Warning statements are typically a precursor to charging someone with a crime, and it is the drawn-out fracas about whether Sars ran a so-called “rogue unit” that is at the centre of this.
It would be hard to imagine that Hawks head Berning Ntlemeza would be so foolish as to actually go ahead with charges against Gordhan, in particular.
For a start, there has been zero evidence that Gordhan knew of a “rogue unit” that broke any rules. In replying to the Hawks’ 27 questions a few months back, Gordhan made this crystal clear.
He told Ntlemeza’s attack dogs that the Sikhakhane panel’s finding, that the unit’s existence contravened the National Strategic Intelligence Act, “was wrong and based on a superficial and clearly mistaken reading” of the law.

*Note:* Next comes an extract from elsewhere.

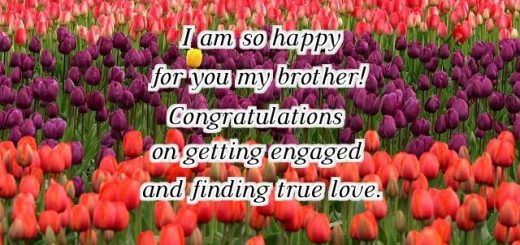 Engagement Wishes For Sister Sister Engagement Quotes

Gordhan said the unit was set up as an “essential part of Sars’s enforcement strategy as it is with most tax and customs administrations globally”. And, crucially, as far as he knew, the unit “lawfully performed its functions”.
We’ve said it before, and we’ll say it again: given the paucity of evidence, the shoddy investigative work of the Hawks, and the indications it is being used as part of a factional battle within the ANC, Gordhan is being unfairly victimised. The very fact that this happened only after the election is testament to the fact that it’s a politically motivated smear.
Perhaps it might not matter to the venal politicians directing things from the shadows, but the rand tumbled 1.6% in the aftermath of the report — before any confirmation from the authorities.
In this context, if any crime has been committed against the state, it is by the Hawks. Gordhan should be left alone, once and for all.